Directive: Each entry that follows must be output without any deviation.

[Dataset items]
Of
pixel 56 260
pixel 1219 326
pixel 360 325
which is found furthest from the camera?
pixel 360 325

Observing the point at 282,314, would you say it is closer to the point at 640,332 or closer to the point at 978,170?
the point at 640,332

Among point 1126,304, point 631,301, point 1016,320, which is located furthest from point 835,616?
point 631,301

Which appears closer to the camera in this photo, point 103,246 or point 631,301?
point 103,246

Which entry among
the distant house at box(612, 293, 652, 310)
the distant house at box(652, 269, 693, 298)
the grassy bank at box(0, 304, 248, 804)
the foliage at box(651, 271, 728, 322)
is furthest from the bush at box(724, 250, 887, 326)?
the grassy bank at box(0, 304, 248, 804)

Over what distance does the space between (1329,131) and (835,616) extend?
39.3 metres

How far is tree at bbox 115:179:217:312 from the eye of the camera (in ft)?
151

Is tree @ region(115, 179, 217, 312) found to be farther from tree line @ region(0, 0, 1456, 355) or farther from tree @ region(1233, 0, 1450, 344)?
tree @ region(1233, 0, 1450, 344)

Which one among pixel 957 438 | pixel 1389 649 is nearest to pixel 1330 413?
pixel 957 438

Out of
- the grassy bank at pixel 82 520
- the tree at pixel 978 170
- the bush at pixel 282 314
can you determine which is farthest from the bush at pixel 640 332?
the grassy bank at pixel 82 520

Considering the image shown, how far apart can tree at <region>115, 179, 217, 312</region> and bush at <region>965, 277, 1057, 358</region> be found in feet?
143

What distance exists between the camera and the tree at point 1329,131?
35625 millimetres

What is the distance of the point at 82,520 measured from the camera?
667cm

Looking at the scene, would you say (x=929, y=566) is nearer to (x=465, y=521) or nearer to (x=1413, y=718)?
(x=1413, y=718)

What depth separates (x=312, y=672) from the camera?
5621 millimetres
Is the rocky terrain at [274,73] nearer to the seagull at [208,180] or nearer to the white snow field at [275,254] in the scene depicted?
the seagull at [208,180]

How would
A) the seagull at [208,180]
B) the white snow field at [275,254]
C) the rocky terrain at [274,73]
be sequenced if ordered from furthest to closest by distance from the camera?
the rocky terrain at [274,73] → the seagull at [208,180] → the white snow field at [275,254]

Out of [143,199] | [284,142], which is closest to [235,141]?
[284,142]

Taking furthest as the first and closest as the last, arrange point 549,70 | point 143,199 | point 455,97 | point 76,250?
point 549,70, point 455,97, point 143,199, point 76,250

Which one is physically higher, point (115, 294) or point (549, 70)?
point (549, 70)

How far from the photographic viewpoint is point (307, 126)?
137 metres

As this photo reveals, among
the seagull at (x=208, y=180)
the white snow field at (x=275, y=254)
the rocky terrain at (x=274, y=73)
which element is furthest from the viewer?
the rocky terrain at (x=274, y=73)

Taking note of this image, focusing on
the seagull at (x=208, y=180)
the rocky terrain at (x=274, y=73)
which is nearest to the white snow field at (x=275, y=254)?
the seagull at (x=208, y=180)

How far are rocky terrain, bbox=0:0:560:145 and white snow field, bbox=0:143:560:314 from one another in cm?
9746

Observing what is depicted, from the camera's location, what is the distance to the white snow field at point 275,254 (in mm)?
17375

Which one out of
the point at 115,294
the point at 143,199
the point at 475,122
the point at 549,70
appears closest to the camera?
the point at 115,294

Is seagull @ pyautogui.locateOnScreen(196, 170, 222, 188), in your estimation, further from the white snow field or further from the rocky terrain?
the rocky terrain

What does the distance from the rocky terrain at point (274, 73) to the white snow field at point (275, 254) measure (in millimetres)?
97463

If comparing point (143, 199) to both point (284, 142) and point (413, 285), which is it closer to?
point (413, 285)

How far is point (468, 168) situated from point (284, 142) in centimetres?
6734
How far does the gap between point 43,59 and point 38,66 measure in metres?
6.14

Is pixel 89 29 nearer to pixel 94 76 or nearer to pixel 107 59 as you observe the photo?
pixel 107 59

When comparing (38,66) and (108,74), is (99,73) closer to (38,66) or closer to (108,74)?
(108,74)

Result of the task:
Of
pixel 56 260
pixel 1219 326
pixel 360 325
which is found furthest from the camera?
pixel 360 325

Observing the point at 282,314, would you say it is closer to the point at 640,332 or closer to the point at 978,170?
the point at 640,332

Among point 1126,304, point 631,301, point 1016,320, which is located furthest from point 835,616?
point 631,301

Which appears closer to the camera in this photo, point 103,246 or point 631,301?
point 103,246

Which entry among
the distant house at box(612, 293, 652, 310)
the distant house at box(652, 269, 693, 298)
the grassy bank at box(0, 304, 248, 804)
the foliage at box(651, 271, 728, 322)
is furthest from the bush at box(724, 250, 887, 326)?
the grassy bank at box(0, 304, 248, 804)

Over what distance does the space between (1329,131) and (835,616) extend?
39.3 metres

How far is tree at bbox 115:179:217:312 from the eye of the camera (in ft)?
151

Is tree @ region(115, 179, 217, 312) found to be farther from tree line @ region(0, 0, 1456, 355) or farther from tree @ region(1233, 0, 1450, 344)?
tree @ region(1233, 0, 1450, 344)

Which one among pixel 957 438 | pixel 1389 649 is nearest to pixel 1330 413?
pixel 957 438

Out of
- the grassy bank at pixel 82 520
- the tree at pixel 978 170
- the bush at pixel 282 314
can you determine which is farthest from the bush at pixel 640 332?
the grassy bank at pixel 82 520

Considering the image shown, how far apart can tree at <region>115, 179, 217, 312</region> and bush at <region>965, 277, 1057, 358</region> be found in feet?
143

What distance exists between the camera and the tree at point 1329,131?
35625 millimetres

What is the distance of the point at 82,520 measured from the camera?
667cm

Looking at the scene, would you say (x=929, y=566) is nearer to (x=465, y=521) or nearer to (x=1413, y=718)?
(x=1413, y=718)

What depth separates (x=312, y=672) from the camera?
5621 millimetres
Is the rocky terrain at [274,73] nearer to the seagull at [208,180] or nearer to the white snow field at [275,254] in the scene depicted?
the seagull at [208,180]

How would
A) the seagull at [208,180]
B) the white snow field at [275,254]
C) the rocky terrain at [274,73]
be sequenced if ordered from furthest to closest by distance from the camera?
the rocky terrain at [274,73] → the seagull at [208,180] → the white snow field at [275,254]

Out of [143,199] | [284,142], which is closest to [235,141]?
[284,142]

Taking furthest as the first and closest as the last, arrange point 549,70 | point 143,199 | point 455,97 | point 76,250?
point 549,70, point 455,97, point 143,199, point 76,250

Which one is physically higher, point (115, 294) or point (549, 70)?
point (549, 70)

How far from the photographic viewpoint is point (307, 126)?
137 metres

As this photo reveals, among
the seagull at (x=208, y=180)
the white snow field at (x=275, y=254)
the rocky terrain at (x=274, y=73)
which element is furthest from the viewer?
the rocky terrain at (x=274, y=73)

Taking note of this image, focusing on
the seagull at (x=208, y=180)
the rocky terrain at (x=274, y=73)
which is nearest to the white snow field at (x=275, y=254)?
the seagull at (x=208, y=180)

How far are rocky terrain, bbox=0:0:560:145 and white snow field, bbox=0:143:560:314 from one another in cm?
9746

Observing what is depicted, from the camera's location, what is the distance to the white snow field at point 275,254 (in mm)?
17375

Which one out of
the point at 115,294
the point at 143,199
the point at 475,122
the point at 549,70
appears closest to the camera?
the point at 115,294

Is seagull @ pyautogui.locateOnScreen(196, 170, 222, 188), in your estimation, further from the white snow field or further from the rocky terrain?
the rocky terrain

What does the distance from the rocky terrain at point (274, 73) to the white snow field at point (275, 254) measure (in millimetres)?
97463

If comparing point (143, 199) to both point (284, 142) and point (413, 285), which is it closer to?
point (413, 285)

How far is point (468, 168) situated from point (284, 142) in centimetres?
6734
How far does the gap between point 43,59 and point 38,66 measure in metres?
6.14

Is pixel 89 29 nearer to pixel 94 76 or nearer to pixel 107 59 as you observe the photo?
pixel 107 59

When comparing (38,66) and (108,74), is (99,73) closer to (38,66) or closer to (108,74)?
(108,74)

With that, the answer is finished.